Dans cette nouvelle bataille, qui commençait entre Aisne et Marne, chacun
se rendait compte que la situation exigeait tous les dévouements, tous
les sacrifices. Il fallait faire face à l'attaque allemande sur le Chemin
des Dames, déclenchée dans la nuit du 26 au 27 Mai. Le 30 Mai, la mort
du Lieutenant Lebarbu, déjà célébre dans l'aviation d'observation,
marquait le début d'une période de durs combats. Le lendemain, l'Escadre
perdait les équipages Artin, Galbrun, Béranger, Wolff,
de la 29 ; Lecomte, Garcette, de la 129. Deux jours après,
c'était Istria qui tombait dans nos lignes ; puis l'observateur
américain Eymann qui était abattu en flammes avec le Maréchal des
logis Contel, de la 129. Le G.B. 5 perdait les Lieutenants de
Loture et Xambo ; les Adjudants Ordronneau et Dupriez,
vieux brave de 45 ans ; le Sergent Gresnal ; le Caporal Guillain.
Le 4 Juin, le commandant de l'Escadre, transmettait par la voie de l'ordre
les félicitations qu'il recevait :
De tous côtés affluent les remerciements des fantassins pour l'aide immédiate
qui leur est apportée par les bombardements de champ de bataille. Hier
encore le bombardement du ravin de « la Savières a enthousiasmé la 128e
division ; il a probablement retardé une forte attaque qui n'a pu être
déclenchée que ce matin et a été repoussée. Les bombardiers forcent l'admiration
de tous.
Le Chef d'escadron commandant l'Escadre adresse ses félicitations à tout
le personnel des groupes, pour le travail considérable qui a été fourni
par eux depuis le début de l'offensive allemande et notamment depuis le
31 Mai.
Pendant les journées des 31 Mai, 1er, 2 et 3 Juin, l'Escadre a lancé 105
tonnes d'explosifs sur l'ennemi et a abattu 13 avions allemands (homologués).
»
Le 4 Juin, le Sous-Lieutenant de La Chapelle et son mitrailleur
de Massin étaient tués. Le 9 Juin, deux appareils du G.B. 5 entraient
en collision au-dessus de l'objectif et les équipages Maréchal des logis
Ropartz et Caporal Milloud ; Maréchal des logis Boulanger
et Sous-Lieutenant Ménand tombaient chez l'ennemi. Le 12 Juin,
au bombardement de Resson-sur-Martz, l'équipage Maréchal des logis Bossard,
Sergent Leyre tombait en flammes près de l'objectif. Le 14 Juin,
le Lieutenant Gicquel, de la 29, était tué au bombardement de Soissons.

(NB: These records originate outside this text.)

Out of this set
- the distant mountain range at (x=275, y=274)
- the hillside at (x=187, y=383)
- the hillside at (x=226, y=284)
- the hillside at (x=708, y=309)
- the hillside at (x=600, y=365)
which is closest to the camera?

L'ennemi, qui avait découvert le nid de ses redoutables adversaires, bombardait
3 nuits de suite le terrain du Plessis Belleville, sans grand dommage
pour l'Escadre. Dans cette dure période, 191.330 kilos de projectiles
avaient été lancés, 17 avions ennemis abattus. L'attaque allemande était
enrayée. Le 4 Juillet, l'Escadre rejoignait Saint-Dizier et y procédait
à la reconstitution des unités éprouvées et à l'entraînement des éléments
nouveaux. Le Capitaine de La Morlaix, prenant le commandement de
l'Escadre 13, était remplacé au G.B. 6 par le Capitaine Roux. Le
15 Juillet, la période des opérations offensives commençait. En Champagne,
elle s'effondrait dans notre première position ; mais, entre Dormans et
Jaulgonne, elle réussissait à passer la Marne. L'Escadre bombardait alors
les ponts et passerelles jetés sur la Marne par les boches, réussissait
à en couper plusieurs et mitraillait les convois qui engorgeaient les
débouchés des ponts intacts. Le 17 Juillet, elle recevait les félicitations
du commandant de la 1ère brigade de bombardement, transmises par le commandant
de l'Escadre en ces termes : « Le commandant de l'Escadre est heureux
de transmettre à tout le personnel sous ses ordres les félicitations du
commandant de la 1ère brigade, pour le beau travail qui a été accompli
pendant les 2 premiers jours de l'offensive et particulièrement dans la
journée du 15. »
Les 15 et 16 Juillet :
1° Plus de 50 tonnes d'explosifs ont été lancées avec efficacité sur les
passages de la Marne et les rassemblements de troupes.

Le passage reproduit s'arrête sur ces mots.